> [WHAT YOU SHOULD DO]: Where an entry holds an image, skip the image but reproduce the rest word for word.

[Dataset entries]
———

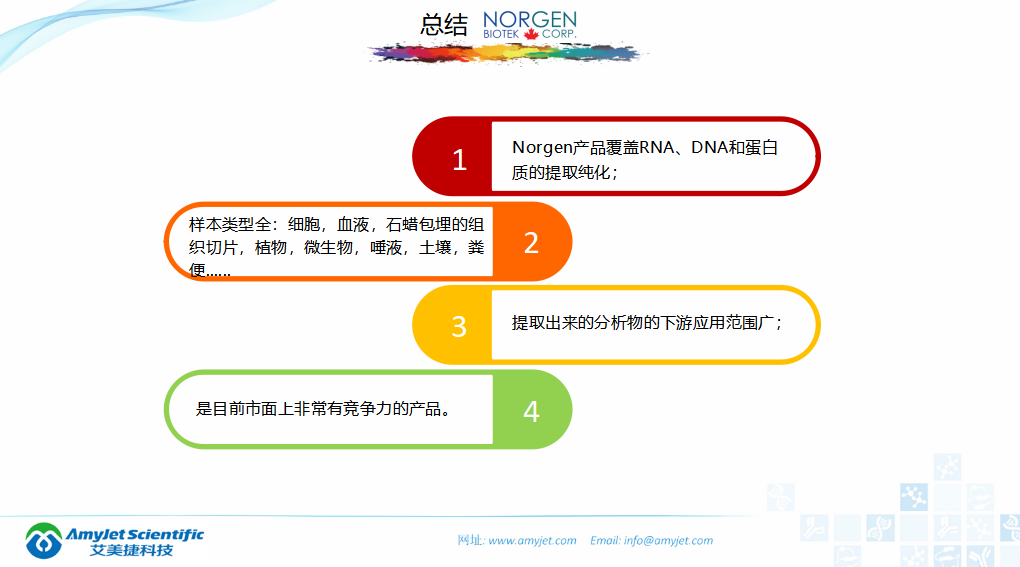 总结 NORGEN BIOTEK CORP.

1
Norgen产品覆盖RNA、DNA和蛋白质的提取纯化；

样本类型全：细胞，血液，石蜡包埋的组织切片，植物，微生物，唾液，土壤，粪便……
2

3
提取出来的分析物的下游应用范围广；

是目前市面上非常有竞争力的产品。
4

AmyJet Scientific 艾美捷科技

网址: www.amyjet.com Email: info@amyjet.com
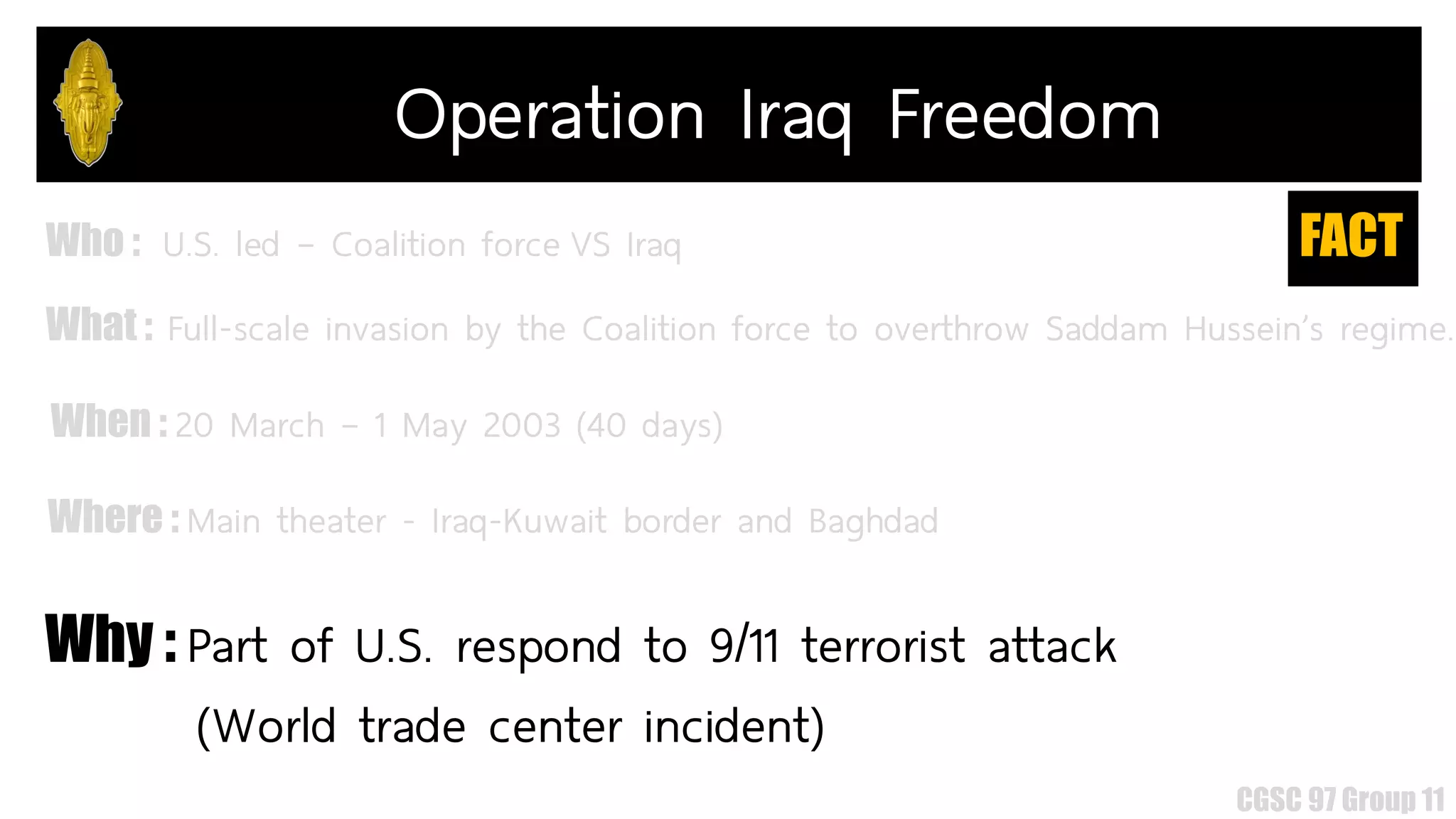 Operation Iraq Freedom

FACT

Who : U.S. led – Coalition force VS Iraq

What : Full-scale invasion by the Coalition force to overthrow Saddam Hussein's regime.

When : 20 March – 1 May 2003 (40 days)

Where : Main theater - Iraq-Kuwait border and Baghdad

Why : Part of U.S. respond to 9/11 terrorist attack (World trade center incident)

CGSC 97 Group 11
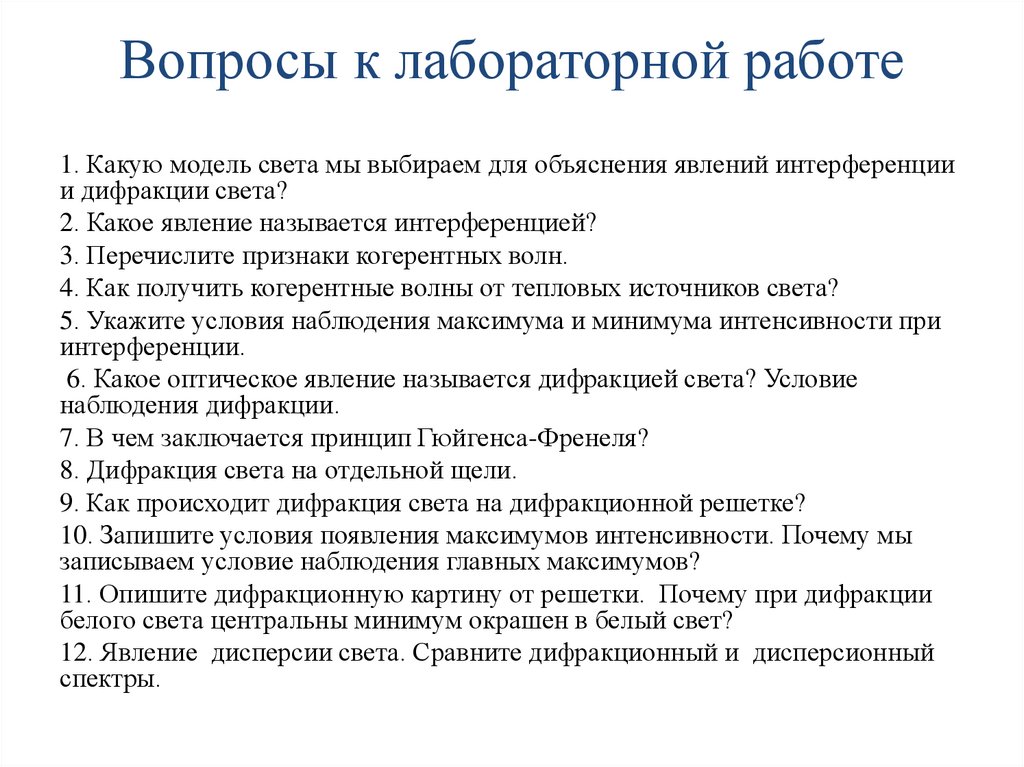 Вопросы к лабораторной работе

1. Какую модель света мы выбираем для объяснения явлений интерференции и дифракции света?

2. Какое явление называется интерференцией?

3. Перечислите признаки когерентных волн.

4. Как получить когерентные волны от тепловых источников света?

5. Укажите условия наблюдения максимума и минимума интенсивности при интерференции.

6. Какое оптическое явление называется дифракцией света? Условие наблюдения дифракции.

7. В чем заключается принцип Гюйгенса-Френеля?

8. Дифракция света на отдельной щели.

9. Как происходит дифракция света на дифракционной решетке?

10. Запишите условия появления максимумов интенсивности. Почему мы записываем условие наблюдения главных максимумов?

11. Опишите дифракционную картину от решетки. Почему при дифракции белого света центральны минимум окрашен в белый свет?

12. Явление дисперсии света. Сравните дифракционный и дисперсионный спектры.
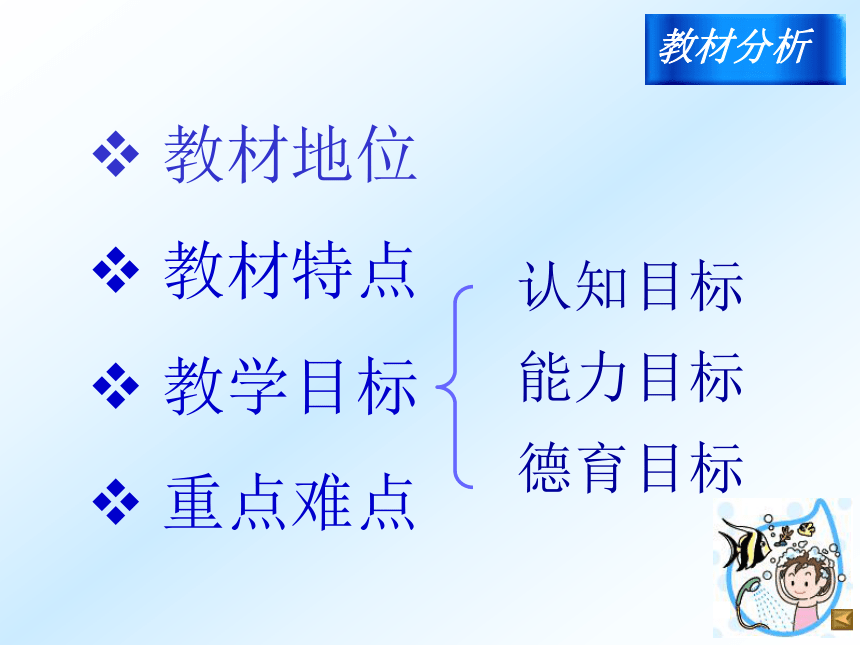 教材分析

❖ 教材地位

❖ 教材特点

❖ 教学目标

❖ 重点难点

认知目标

能力目标

德育目标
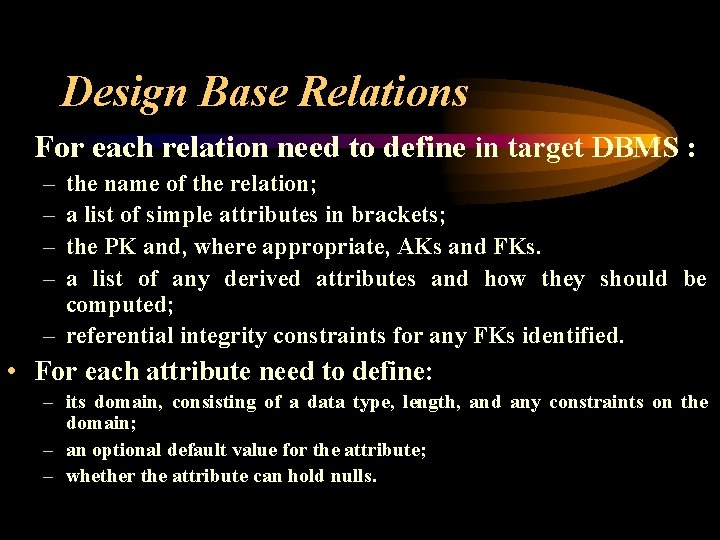 Design Base Relations

For each relation need to define in target DBMS :
– the name of the relation;
– a list of simple attributes in brackets;
– the PK and, where appropriate, AKs and FKs.
– a list of any derived attributes and how they should be computed;
– referential integrity constraints for any FKs identified.

• For each attribute need to define:
– its domain, consisting of a data type, length, and any constraints on the domain;
– an optional default value for the attribute;
– whether the attribute can hold nulls.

———

> [ANSWER BOX]:
 总结 NORGEN BIOTEK CORP.

1
Norgen产品覆盖RNA、DNA和蛋白质的提取纯化；

样本类型全：细胞，血液，石蜡包埋的组织切片，植物，微生物，唾液，土壤，粪便……
2

3
提取出来的分析物的下游应用范围广；

是目前市面上非常有竞争力的产品。
4

AmyJet Scientific 艾美捷科技

网址: www.amyjet.com Email: info@amyjet.com
 Operation Iraq Freedom

FACT

Who : U.S. led – Coalition force VS Iraq

What : Full-scale invasion by the Coalition force to overthrow Saddam Hussein's regime.

When : 20 March – 1 May 2003 (40 days)

Where : Main theater - Iraq-Kuwait border and Baghdad

Why : Part of U.S. respond to 9/11 terrorist attack (World trade center incident)

CGSC 97 Group 11
 Вопросы к лабораторной работе

1. Какую модель света мы выбираем для объяснения явлений интерференции и дифракции света?

2. Какое явление называется интерференцией?

3. Перечислите признаки когерентных волн.

4. Как получить когерентные волны от тепловых источников света?

5. Укажите условия наблюдения максимума и минимума интенсивности при интерференции.

6. Какое оптическое явление называется дифракцией света? Условие наблюдения дифракции.

7. В чем заключается принцип Гюйгенса-Френеля?

8. Дифракция света на отдельной щели.

9. Как происходит дифракция света на дифракционной решетке?

10. Запишите условия появления максимумов интенсивности. Почему мы записываем условие наблюдения главных максимумов?

11. Опишите дифракционную картину от решетки. Почему при дифракции белого света центральны минимум окрашен в белый свет?

12. Явление дисперсии света. Сравните дифракционный и дисперсионный спектры.
 教材分析

❖ 教材地位

❖ 教材特点

❖ 教学目标

❖ 重点难点

认知目标

能力目标

德育目标
 Design Base Relations

For each relation need to define in target DBMS :
– the name of the relation;
– a list of simple attributes in brackets;
– the PK and, where appropriate, AKs and FKs.
– a list of any derived attributes and how they should be computed;
– referential integrity constraints for any FKs identified.

• For each attribute need to define:
– its domain, consisting of a data type, length, and any constraints on the domain;
– an optional default value for the attribute;
– whether the attribute can hold nulls.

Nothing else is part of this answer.